La rubrique Hétéros amène les lecteurs sur un autre terrain, celui des violences sexuelles à l’adolescence. Pascal Roman illustre son propos sur les enjeux narcissiques et identitaires inhérents à cette violence par une vignette clinique étoffée.
Puis, dans la rubrique Échos, deux courts textes rédigés par Domique Scarfone revisitent de façon originale deux concepts phares pour la psychanalyse : l’inconscient et le statut du savoir.
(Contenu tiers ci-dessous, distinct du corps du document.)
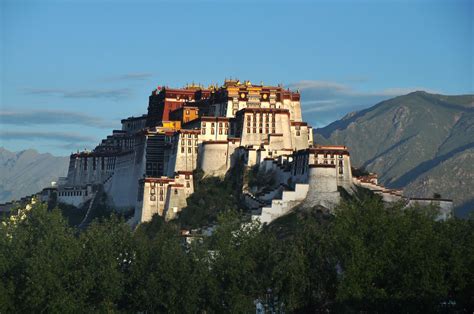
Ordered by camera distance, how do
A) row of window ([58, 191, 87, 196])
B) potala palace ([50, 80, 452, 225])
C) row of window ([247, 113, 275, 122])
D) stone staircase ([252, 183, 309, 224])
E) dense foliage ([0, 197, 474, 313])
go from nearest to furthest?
1. dense foliage ([0, 197, 474, 313])
2. stone staircase ([252, 183, 309, 224])
3. potala palace ([50, 80, 452, 225])
4. row of window ([247, 113, 275, 122])
5. row of window ([58, 191, 87, 196])

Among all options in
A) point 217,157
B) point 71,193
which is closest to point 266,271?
point 217,157

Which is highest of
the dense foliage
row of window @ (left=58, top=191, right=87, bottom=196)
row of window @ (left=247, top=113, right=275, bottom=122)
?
row of window @ (left=247, top=113, right=275, bottom=122)

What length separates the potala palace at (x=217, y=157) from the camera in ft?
472

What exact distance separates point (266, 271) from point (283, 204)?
126ft

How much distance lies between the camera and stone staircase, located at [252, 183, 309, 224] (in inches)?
5487

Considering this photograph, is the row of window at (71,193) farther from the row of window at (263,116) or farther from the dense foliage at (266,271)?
the dense foliage at (266,271)

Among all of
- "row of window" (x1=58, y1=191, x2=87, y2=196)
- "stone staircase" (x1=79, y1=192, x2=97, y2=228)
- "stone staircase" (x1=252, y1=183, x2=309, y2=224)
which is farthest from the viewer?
"row of window" (x1=58, y1=191, x2=87, y2=196)

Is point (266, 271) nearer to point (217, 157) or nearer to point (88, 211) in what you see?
point (217, 157)

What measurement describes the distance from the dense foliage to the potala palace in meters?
31.7

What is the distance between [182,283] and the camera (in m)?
102

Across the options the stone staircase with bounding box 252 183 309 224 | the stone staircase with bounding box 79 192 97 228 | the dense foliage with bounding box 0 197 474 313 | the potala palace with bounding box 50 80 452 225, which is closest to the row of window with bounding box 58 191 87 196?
the potala palace with bounding box 50 80 452 225

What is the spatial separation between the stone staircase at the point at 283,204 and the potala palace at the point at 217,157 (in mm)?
100

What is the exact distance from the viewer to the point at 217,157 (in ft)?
512

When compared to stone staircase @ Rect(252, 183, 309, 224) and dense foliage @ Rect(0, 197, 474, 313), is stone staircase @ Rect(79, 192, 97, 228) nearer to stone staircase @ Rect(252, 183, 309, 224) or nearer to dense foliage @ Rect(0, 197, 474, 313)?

En terminant, ce numéro fait place à trois articles rédigés par des professeurs de la section psychodynamique du Département de psychologie de l’Université du Québec à Montréal. Ces articles donnent un aperçu de la diversité des points de vue et des travaux d’orientation psychanalytique de ce département qui se démarque par un important contingent de professeurs de cette allégeance. Louis Brunet formalise ici le travail d’une réflexion extensive sur le statut de la psychothérapie d’orientation psychanalytique, Irène Krymko-Bleton aborde la méthodologie de recherche qu’elle a développée dans une perspective psychanalytique inspirée de la linguistique, et finalement, Marie Hazan lève le voile sur une facette méconnue de la vie d’Anna Freud.
Sophie Gilbert
[1] À noter qu’à l’image du colloque de la Revue Filigrane, le Congrès des psychanalystes de langue française de 2019 faisait place également à d’autres disciplines.
[2] J’utilise à dessein ce terme ici, afin de désigner le lieu où s’inscrit le malêtre dont il est question. Ce faisant, l’on peut entrevoir de nouveau une source de malentendu. De fait, la souffrance narcissique-identitaire a un entendement bien précis en psychanalyse, notamment à la suite de Roussillon. Comment peut-on témoigner de ce lien, sans plaquer une compréhension pré-formatée sur l’expérience des personnes trans?